## Requirement
Will you restate verbatim the lines running from the line with "Is point 111,220" to the end of the data, leaving out everything else?

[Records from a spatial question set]
+-------+
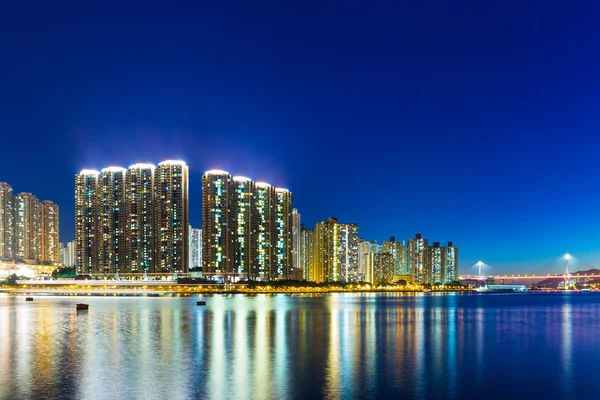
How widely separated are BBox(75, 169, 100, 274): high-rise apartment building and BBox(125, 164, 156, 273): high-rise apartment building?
11.6 metres

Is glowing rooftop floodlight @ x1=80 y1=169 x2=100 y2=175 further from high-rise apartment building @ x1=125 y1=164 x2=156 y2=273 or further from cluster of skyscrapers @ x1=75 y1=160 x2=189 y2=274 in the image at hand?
high-rise apartment building @ x1=125 y1=164 x2=156 y2=273

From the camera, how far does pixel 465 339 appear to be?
4222 centimetres

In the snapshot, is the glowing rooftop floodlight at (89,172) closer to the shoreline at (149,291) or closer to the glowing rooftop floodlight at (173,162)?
the glowing rooftop floodlight at (173,162)

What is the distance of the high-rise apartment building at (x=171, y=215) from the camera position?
15412 cm

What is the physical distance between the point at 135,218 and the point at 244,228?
2989 centimetres

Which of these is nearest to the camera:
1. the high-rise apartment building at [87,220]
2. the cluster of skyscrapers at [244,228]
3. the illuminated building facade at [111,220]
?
the cluster of skyscrapers at [244,228]

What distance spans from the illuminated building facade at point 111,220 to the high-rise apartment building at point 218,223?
22700 mm

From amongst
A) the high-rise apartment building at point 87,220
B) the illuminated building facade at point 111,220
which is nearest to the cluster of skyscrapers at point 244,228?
the illuminated building facade at point 111,220

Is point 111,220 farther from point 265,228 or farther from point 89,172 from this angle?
point 265,228

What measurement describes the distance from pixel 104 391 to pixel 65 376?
4098 millimetres

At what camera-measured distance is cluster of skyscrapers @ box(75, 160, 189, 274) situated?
154625mm

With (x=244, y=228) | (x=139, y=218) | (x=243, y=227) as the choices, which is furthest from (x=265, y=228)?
(x=139, y=218)

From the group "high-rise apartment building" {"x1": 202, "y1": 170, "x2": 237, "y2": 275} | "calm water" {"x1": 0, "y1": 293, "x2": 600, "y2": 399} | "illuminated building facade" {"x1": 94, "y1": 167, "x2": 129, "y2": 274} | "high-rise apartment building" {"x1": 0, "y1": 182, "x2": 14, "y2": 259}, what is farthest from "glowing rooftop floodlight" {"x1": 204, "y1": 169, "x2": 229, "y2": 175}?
"calm water" {"x1": 0, "y1": 293, "x2": 600, "y2": 399}

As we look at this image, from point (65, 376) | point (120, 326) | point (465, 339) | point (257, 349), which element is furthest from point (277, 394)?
point (120, 326)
+-------+
## Result of the task
Is point 111,220 farther from point 265,228 or farther from point 89,172 from this angle?
point 265,228

What measurement describes the distance from pixel 104 391 to pixel 65 376?
4098 millimetres

At what camera-measured distance is cluster of skyscrapers @ box(75, 160, 189, 274) situated?
154625mm

With (x=244, y=228) | (x=139, y=218) | (x=243, y=227) as the choices, which is furthest from (x=265, y=228)?
(x=139, y=218)

From the group "high-rise apartment building" {"x1": 202, "y1": 170, "x2": 237, "y2": 275} | "calm water" {"x1": 0, "y1": 293, "x2": 600, "y2": 399} | "illuminated building facade" {"x1": 94, "y1": 167, "x2": 129, "y2": 274} | "high-rise apartment building" {"x1": 0, "y1": 182, "x2": 14, "y2": 259}, what is farthest from "glowing rooftop floodlight" {"x1": 204, "y1": 169, "x2": 229, "y2": 175}?
"calm water" {"x1": 0, "y1": 293, "x2": 600, "y2": 399}

As we look at this image, from point (65, 376) | point (120, 326) | point (465, 339) | point (257, 349), which element is furthest from point (277, 394)?
point (120, 326)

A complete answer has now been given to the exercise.